Mystics like St. Francis see an equivalence between the seer and the seen. They grant respect to all that is outside of themselves. They allow it to speak. At one of the Franciscan conferences, Fr. Richard writes, ‘we sent some of the attendees down to the Rio Grande. We said, “We want you to find one particular object, not the whole landscape, but one leaf, one twig, one lizard, and grant it respect. Talk to it.” And then, even more daringly, in that state of respect, we asked them to let it talk back. I’m sure that was difficult for educated people. They were probably afraid someone would see them or hear them.’

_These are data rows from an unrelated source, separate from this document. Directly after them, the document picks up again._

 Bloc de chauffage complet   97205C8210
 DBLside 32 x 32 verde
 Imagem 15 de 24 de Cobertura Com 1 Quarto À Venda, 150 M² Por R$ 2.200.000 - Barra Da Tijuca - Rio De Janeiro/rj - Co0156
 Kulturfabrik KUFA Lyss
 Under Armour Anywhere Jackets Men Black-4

This experience brought people to tears as they finally discovered the “univocity of being,” and the power of respect. [In the Franciscan tradition, John Duns Scotus developed the concept of the univocity of being. He believed we could speak “with one voice” (univocity) of the being of waters, plants, animals, humans, angels, and God. God is One (Deuteronomy 6:4), and thus reality is also one (Ephesians 4:3–5). All participate in The Story of Being.]

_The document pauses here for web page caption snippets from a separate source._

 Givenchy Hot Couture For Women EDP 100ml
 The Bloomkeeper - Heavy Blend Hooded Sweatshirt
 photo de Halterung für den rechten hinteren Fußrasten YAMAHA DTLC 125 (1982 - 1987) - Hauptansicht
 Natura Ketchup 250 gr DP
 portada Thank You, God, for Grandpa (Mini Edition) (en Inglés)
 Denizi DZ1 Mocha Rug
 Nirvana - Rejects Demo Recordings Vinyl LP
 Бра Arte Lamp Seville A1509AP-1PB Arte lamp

Yet it has to begin from our side. If we maintain our radical egocentricity, then it’s all about us—what we like, what we want, what we think is important. When we can grant respect to seemingly unimportant things, little things, particular things, when we find ourselves giving thanks for one little violet, when we can say, “I’ll bet no human eye will ever look at you except me. And I want to thank God for you, and I want to thank you for simply being you and for allowing me to delight in your purple color” or whatever it might be. Suddenly, our world rearranges because when we can grant respect to one thing, that respect universalizes to all things.”

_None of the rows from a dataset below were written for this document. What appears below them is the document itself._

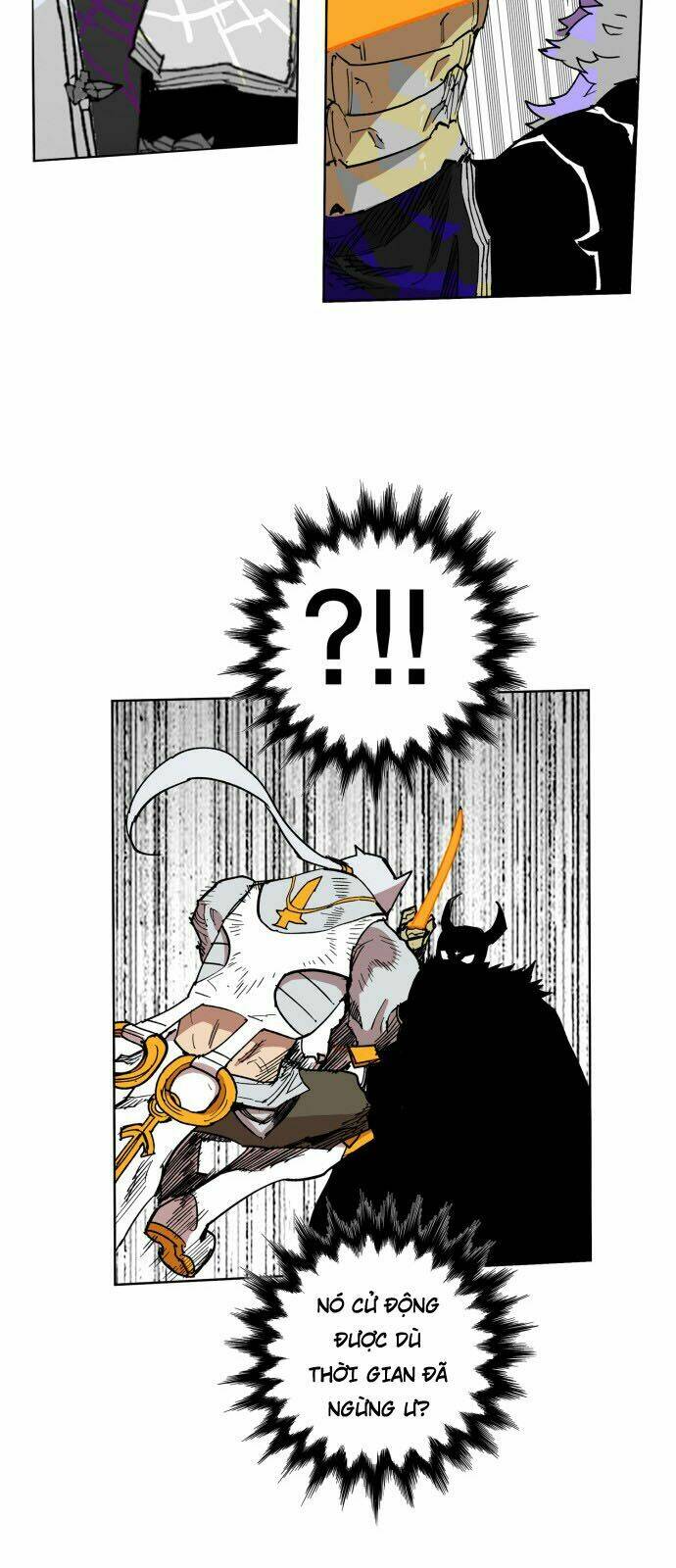 Hard Core Leveling Warrior: Chapter 103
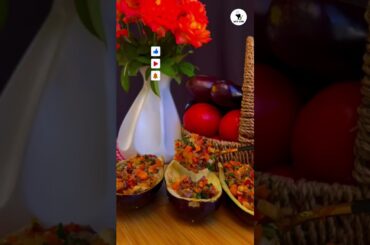 Simple and easy lunch. Healthy 15 minute lunch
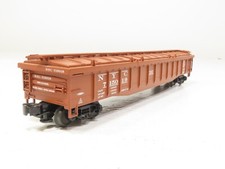 Carro gôndola MTH 20-98010 New York Central com capa LN  comprar usado  Enviando para Brazil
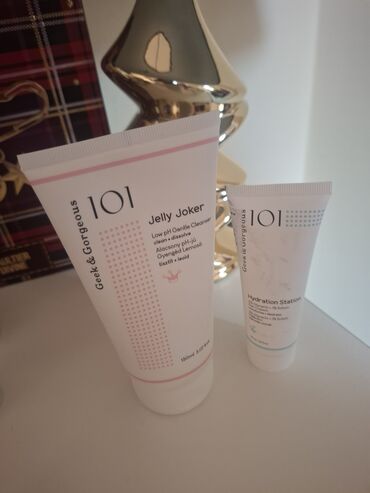 Nega kože: Set za negu kože i kose – više premium proizvoda 1) Dr. Althea 345 — 5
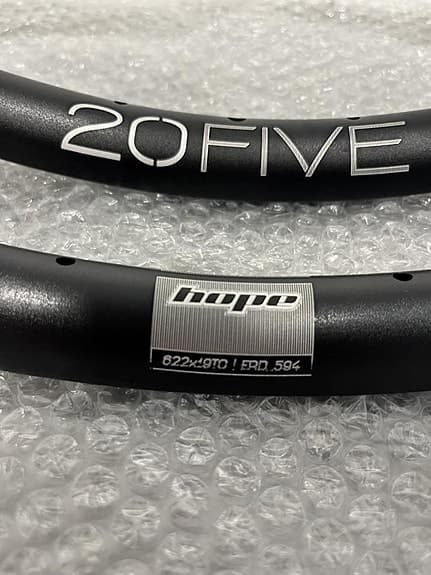 Hjulset Hope 20Five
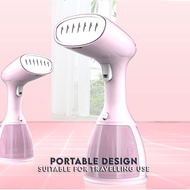 Portable Mini Steamer Iron Garment Clothes Travel Pants Dress Hygene Baju Steam Press Seluar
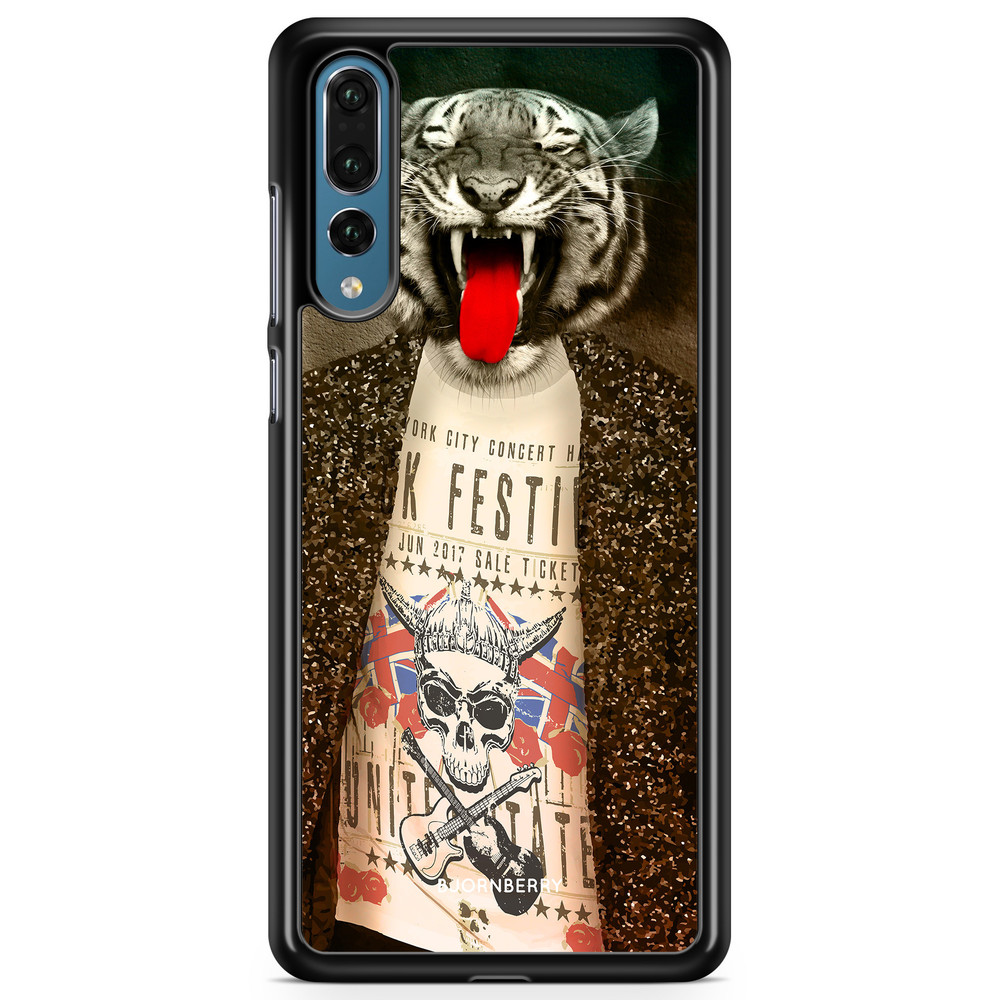 Huawei P20 Pro Case - Tiger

 Experience a version of this practice through video and sound.  

A prayer based on Psalm 95:1-7

Creator God,
In your hand are the depths of the earth.
The mountain peaks belong to you, The sea is your creation,
The dry land is your handiwork,
The fruit of the land is your design,
The taste of the produce is your gift,
And we are your people,
a flock under your care.
We give you our thanks and praise, O God.